In view of the claim amendments in the reply of 07/01/2025, this rejection is withdrawn.
Previous rejection, withdrawn: claims 73 and 74 are rejected under 35 U.S.C. 103 as being unpatentable over BROGDON in view of ZAZA and DELGOFFE as applied to claims 68, 70, and 79 above, and further in view of WILKINSON (WO 2018/106885 A1, published 06/14/2025; see PTO-892 of 01/29/2025).
In view of the claim amendments in the reply of 07/01/2025, this rejection is withdrawn.
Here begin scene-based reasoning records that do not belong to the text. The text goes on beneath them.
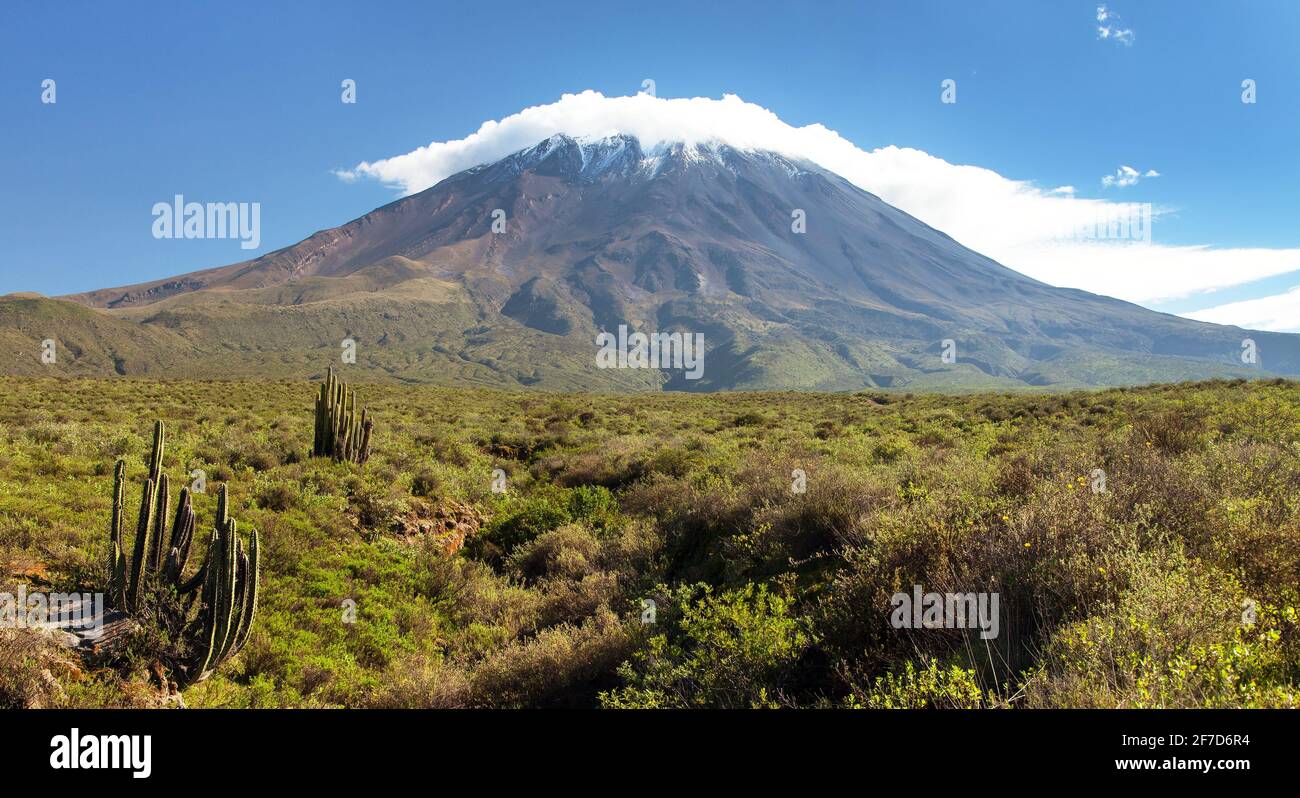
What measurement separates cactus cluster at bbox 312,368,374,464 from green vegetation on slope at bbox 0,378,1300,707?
0.53 metres

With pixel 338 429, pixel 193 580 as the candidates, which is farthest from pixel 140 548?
pixel 338 429

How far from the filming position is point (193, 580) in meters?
6.96

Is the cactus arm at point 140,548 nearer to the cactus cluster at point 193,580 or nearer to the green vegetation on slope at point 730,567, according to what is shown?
the cactus cluster at point 193,580

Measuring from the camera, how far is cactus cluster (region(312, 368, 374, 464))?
557 inches

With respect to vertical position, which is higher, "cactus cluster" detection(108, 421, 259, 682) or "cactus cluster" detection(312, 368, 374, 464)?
"cactus cluster" detection(312, 368, 374, 464)

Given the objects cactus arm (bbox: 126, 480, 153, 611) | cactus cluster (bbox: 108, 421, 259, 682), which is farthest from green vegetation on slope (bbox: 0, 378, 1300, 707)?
cactus arm (bbox: 126, 480, 153, 611)

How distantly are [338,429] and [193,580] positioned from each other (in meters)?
7.65

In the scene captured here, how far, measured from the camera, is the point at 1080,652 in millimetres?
3582

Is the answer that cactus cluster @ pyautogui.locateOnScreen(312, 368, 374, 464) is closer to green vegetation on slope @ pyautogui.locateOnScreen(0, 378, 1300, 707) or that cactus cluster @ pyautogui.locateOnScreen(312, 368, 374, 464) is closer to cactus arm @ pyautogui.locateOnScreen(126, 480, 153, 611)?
green vegetation on slope @ pyautogui.locateOnScreen(0, 378, 1300, 707)

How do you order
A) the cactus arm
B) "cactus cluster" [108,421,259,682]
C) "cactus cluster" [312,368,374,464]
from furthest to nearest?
"cactus cluster" [312,368,374,464], the cactus arm, "cactus cluster" [108,421,259,682]
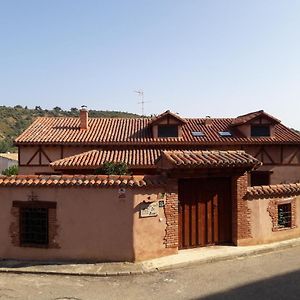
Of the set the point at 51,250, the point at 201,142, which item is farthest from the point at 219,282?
the point at 201,142

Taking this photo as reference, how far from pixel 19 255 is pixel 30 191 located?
180 cm

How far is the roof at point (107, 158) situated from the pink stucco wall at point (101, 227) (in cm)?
1004

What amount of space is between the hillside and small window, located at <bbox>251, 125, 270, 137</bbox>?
45882 millimetres

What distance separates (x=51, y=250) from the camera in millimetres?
10422

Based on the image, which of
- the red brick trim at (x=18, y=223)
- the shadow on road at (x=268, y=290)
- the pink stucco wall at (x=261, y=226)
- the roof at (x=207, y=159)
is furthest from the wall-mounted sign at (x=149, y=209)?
the pink stucco wall at (x=261, y=226)

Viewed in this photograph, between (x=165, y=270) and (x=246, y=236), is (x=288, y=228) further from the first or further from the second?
(x=165, y=270)

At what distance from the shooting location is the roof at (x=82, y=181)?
10.2 m

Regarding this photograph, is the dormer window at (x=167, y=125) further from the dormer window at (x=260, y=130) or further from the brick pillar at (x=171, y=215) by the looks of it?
the brick pillar at (x=171, y=215)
Previous rejection, withdrawn: claims 82, 85, and 86 were rejected under 35 U.S.C. 103 as being unpatentable over BROGDON as applied to claims 75, 80, 81, 83, and 84 above, and further in view of DEISHER (WO 2018/183927 A1, published 10/04/2018; see PTO-892 of 01/29/2025) and KANE (Kane BJ et al. Pentostatin: an adenosine deaminase inhibitor for the treatment of hairy cell leukemia. Ann Pharmacother. 1992 Jul-Aug;26(7-8):939-47; see PTO-892 of 01/29/2025).
In view of the claim amendments in the reply of 07/01/2025, this rejection is withdrawn.
New rejection: claims 68 – 74 are rejected under 35 U.S.C. 103 as being unpatentable over VOLK (WO 2012/171882 A1, published 12/20/2012; see PTO-892 submitted with this Office Action) in view of KAARTINEN (Kaartinen, T, et al., Low interleukin-2 concentration favors generation of early memory T cells over effector phenotypes during chimeric antigen receptor T-cell expansion, Cytotherapy, Volume 19, Issue 6, 2017, Pages 689-702 (see PTO-892), ZAZA, and RAMOS (Ramos, H. J. et al., Reciprocal responsiveness to interleukin-12 and interferon-α specifies human CD8+ effector versus central memory T-cell fates. Blood 2009; 113 (22): 5516–5525; see PTO-892).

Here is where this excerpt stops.